La Fondation pour le Logement (anciennement Fondation Abbé Pierre) publie son éclairage sur l’état du mal-logement dans les Hauts-de-France pour l’année 2026. Il analyse l’évolution régionale du mal-logement au cours des six dernières années, qui correspondent aux précédents mandats municipaux et intercommunaux. Il révèle notamment que, malgré quelques avancées sur la rénovation énergétique ou la mise en œuvre du Logement d’abord, les conditions de logement se dégradent pour bon nombre d’habitants de la région.
Une dégradation des conditions de logement pour bon nombre d’habitants
Les Hauts-de-France se placent toujours au second rang des régions les plus pauvres de France : le taux de pauvreté, en augmentation, s’élève à 19 % et atteint même 37 % (Insee) parmi les locataires. Dans le même temps, les coûts du logement (loyer, prix de vente et charges d’énergie) poursuivent leur progression. La production de logement social à faible loyer connaît, elle, une chute de -13 % en six ans.

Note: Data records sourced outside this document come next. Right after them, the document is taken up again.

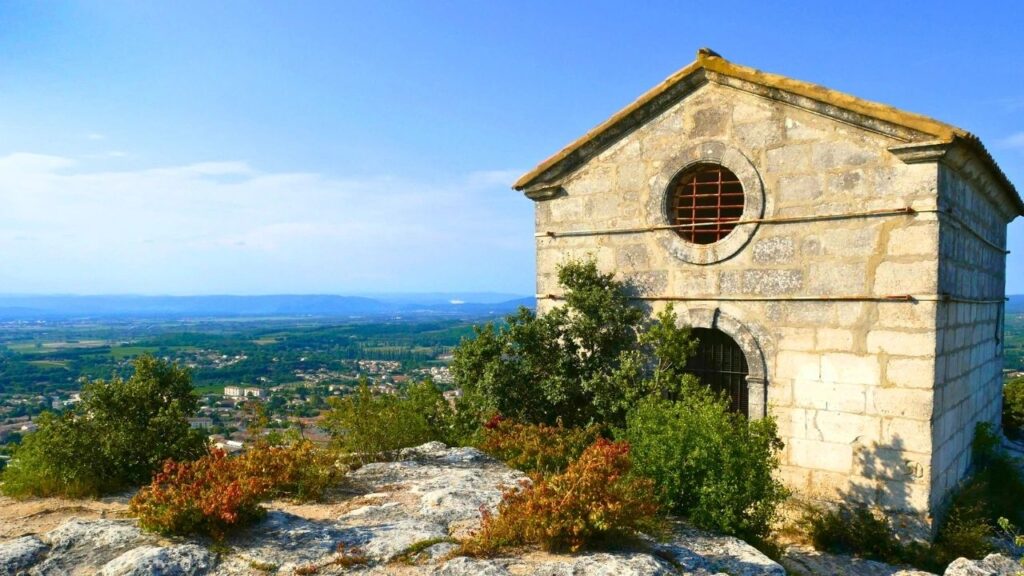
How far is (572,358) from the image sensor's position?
10172 mm

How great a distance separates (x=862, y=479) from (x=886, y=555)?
88cm

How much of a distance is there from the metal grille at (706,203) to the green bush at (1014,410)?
401 inches

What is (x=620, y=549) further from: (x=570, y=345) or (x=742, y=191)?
(x=742, y=191)

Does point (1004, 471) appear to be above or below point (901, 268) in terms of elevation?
below

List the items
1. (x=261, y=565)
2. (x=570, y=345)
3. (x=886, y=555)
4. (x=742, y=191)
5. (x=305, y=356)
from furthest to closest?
(x=305, y=356), (x=570, y=345), (x=742, y=191), (x=886, y=555), (x=261, y=565)

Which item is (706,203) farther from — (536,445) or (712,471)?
(712,471)

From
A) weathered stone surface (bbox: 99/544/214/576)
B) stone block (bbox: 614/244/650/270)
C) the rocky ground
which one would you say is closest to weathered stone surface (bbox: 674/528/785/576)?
the rocky ground

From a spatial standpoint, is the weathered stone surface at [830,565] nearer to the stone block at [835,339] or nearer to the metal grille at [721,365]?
the metal grille at [721,365]

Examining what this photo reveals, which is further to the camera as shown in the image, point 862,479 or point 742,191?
point 742,191

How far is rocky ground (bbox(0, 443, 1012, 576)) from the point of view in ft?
15.8

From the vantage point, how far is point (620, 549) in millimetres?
5289

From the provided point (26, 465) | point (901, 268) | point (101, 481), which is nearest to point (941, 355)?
point (901, 268)

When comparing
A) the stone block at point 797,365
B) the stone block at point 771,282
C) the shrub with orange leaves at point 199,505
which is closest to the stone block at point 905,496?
the stone block at point 797,365

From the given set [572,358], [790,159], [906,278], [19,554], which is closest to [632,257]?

Ces évolutions ont des conséquences directes pour les personnes :
- Le nombre de foyers en attente d’un logement social (247 500 fin 2025) a augmenté de plus d’un tiers en six ans, faisant perdurer des situations d’hébergement contraint chez des tiers, de surpeuplement ou encore d’habitat indigne.
- Les procédures d’expulsion locative sont plus nombreuses et se concluent plus fréquemment par une expulsion avec intervention des forces de police (2 687 octrois du concours de la force publique en 2025, soit une augmentation de 74 % en six ans).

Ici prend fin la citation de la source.